■ **What you will do**:
How does the passage of the Tár review read, between "By Caitlin Semley" and "power and corruption.", inclusive, if you swap "dominates" for "shines"?

■ **Passage shown**:
Start of Block
Cate Blanchett in the film TÁR. Credit: FocusFeatures

Review: Tár

By Caitlin Semley

Cate Blanchett dominates as celebrated conductor and composer Lydia Tár in director and screenplay writer Todd Field’s unflinching interrogation of power and corruption.

LIGHT SPOILERS AHEAD

Tár is a masterful character-study of the downfall of a creative genius. Cate Blanchett is electric in her role as composer, conductor and self-proclaimed ‘U-Haul lesbian’ Lydia Tár in this portrait of an artist desperately attempting to stay afloat amidst steadily rising controversies regarding their murky past. When an edited video of Tár being verbally abusive towards one of her students is posted online amidst reports of a prior student of hers dying by suicide, questions begin to arise regarding a pattern of problematic behaviour enacted by Tár throughout her decades-long career, which threatens to disgrace her reputation.
End of Block
Source data:
Start of Block
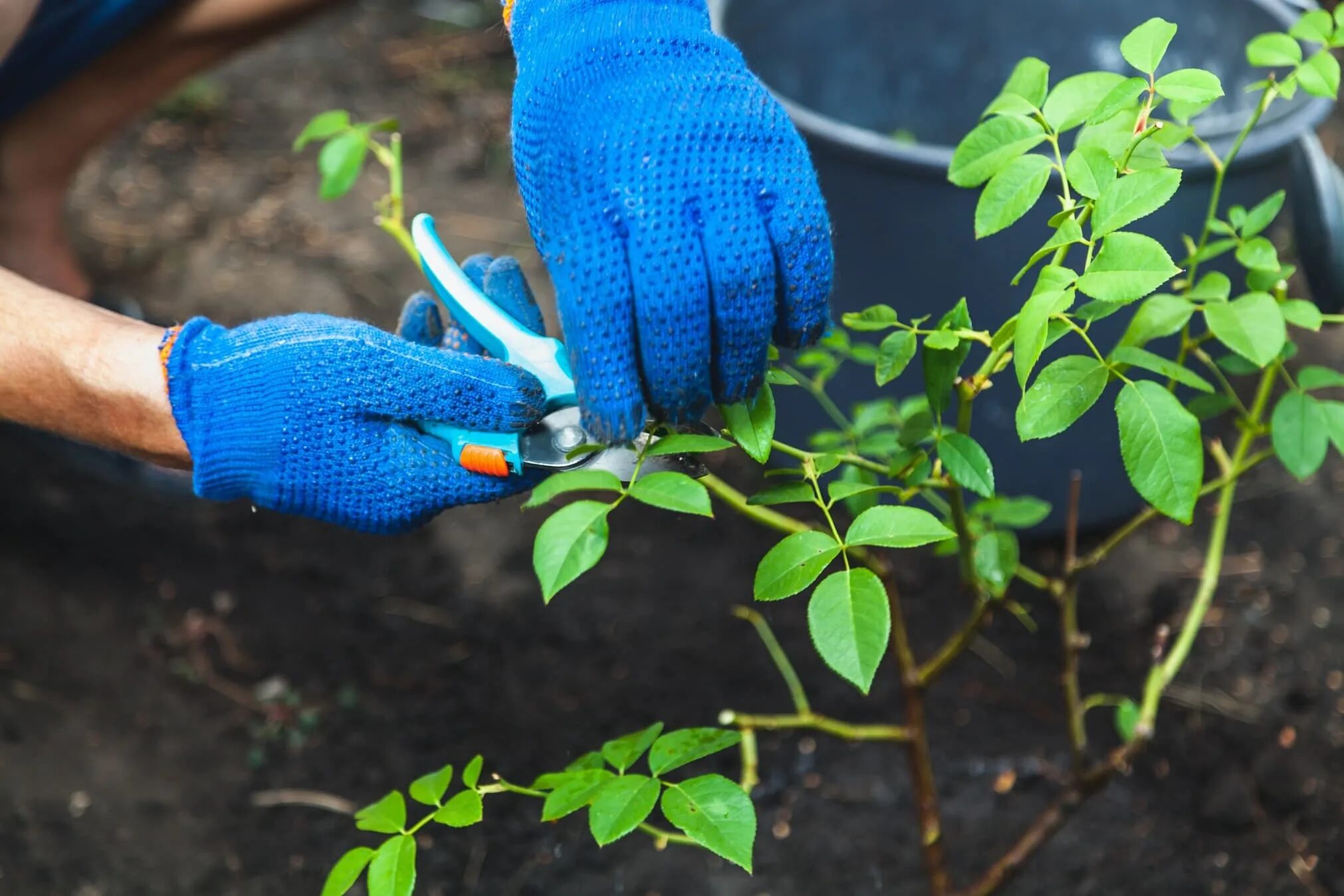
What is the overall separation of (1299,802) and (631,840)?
2.85 ft

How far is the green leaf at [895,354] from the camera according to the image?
35.8 inches

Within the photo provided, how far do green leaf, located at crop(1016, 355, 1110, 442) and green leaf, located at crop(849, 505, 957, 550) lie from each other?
0.27 feet

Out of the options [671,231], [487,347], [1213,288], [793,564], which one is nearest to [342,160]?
[487,347]

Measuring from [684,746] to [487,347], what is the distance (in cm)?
44

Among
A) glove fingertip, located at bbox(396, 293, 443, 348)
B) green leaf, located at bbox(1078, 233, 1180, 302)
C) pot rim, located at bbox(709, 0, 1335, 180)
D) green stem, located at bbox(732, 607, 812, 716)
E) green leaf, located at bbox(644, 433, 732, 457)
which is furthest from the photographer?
green stem, located at bbox(732, 607, 812, 716)

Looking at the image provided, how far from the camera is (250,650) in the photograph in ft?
5.67

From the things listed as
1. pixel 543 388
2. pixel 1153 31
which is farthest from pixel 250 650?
pixel 1153 31

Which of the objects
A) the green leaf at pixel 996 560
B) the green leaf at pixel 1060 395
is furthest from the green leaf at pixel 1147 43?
the green leaf at pixel 996 560

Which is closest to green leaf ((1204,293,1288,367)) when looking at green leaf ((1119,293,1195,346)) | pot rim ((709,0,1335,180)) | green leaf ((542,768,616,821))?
green leaf ((1119,293,1195,346))

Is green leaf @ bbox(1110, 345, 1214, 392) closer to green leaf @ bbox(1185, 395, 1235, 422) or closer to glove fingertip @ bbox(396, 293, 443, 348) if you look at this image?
green leaf @ bbox(1185, 395, 1235, 422)

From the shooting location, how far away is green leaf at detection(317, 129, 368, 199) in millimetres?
1266

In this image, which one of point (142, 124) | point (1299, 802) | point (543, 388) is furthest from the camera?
point (142, 124)

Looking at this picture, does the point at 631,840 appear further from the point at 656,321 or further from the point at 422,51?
the point at 422,51

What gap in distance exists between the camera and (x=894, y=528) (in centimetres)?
75
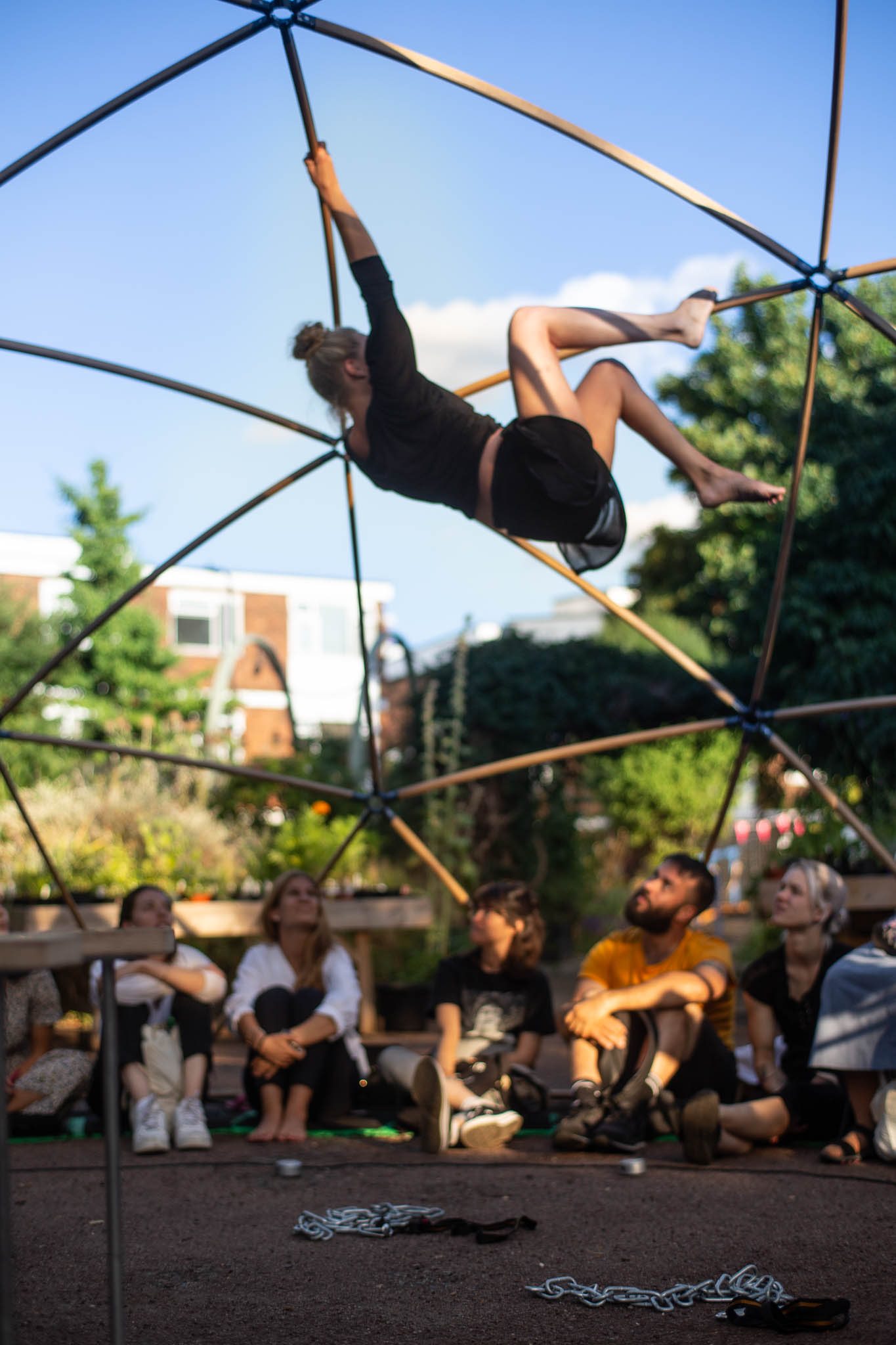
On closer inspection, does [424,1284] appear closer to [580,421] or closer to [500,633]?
[580,421]

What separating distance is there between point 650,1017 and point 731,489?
1937mm

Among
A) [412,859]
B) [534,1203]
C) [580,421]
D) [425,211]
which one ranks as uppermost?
[425,211]

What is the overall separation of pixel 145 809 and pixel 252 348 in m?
4.22

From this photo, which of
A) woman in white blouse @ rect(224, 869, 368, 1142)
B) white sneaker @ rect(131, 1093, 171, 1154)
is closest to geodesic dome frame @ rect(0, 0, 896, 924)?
woman in white blouse @ rect(224, 869, 368, 1142)

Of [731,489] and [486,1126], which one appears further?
[486,1126]

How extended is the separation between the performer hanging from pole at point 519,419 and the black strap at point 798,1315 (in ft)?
6.19

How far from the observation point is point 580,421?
343cm

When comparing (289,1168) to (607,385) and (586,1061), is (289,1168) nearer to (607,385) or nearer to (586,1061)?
(586,1061)

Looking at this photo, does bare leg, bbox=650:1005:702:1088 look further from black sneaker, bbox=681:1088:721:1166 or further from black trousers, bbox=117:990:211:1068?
black trousers, bbox=117:990:211:1068

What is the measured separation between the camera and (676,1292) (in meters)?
2.84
End of Block
■ **Result below**:
By Caitlin Semley

Cate Blanchett shines as celebrated conductor and composer Lydia Tár in director and screenplay writer Todd Field’s unflinching interrogation of power and corruption.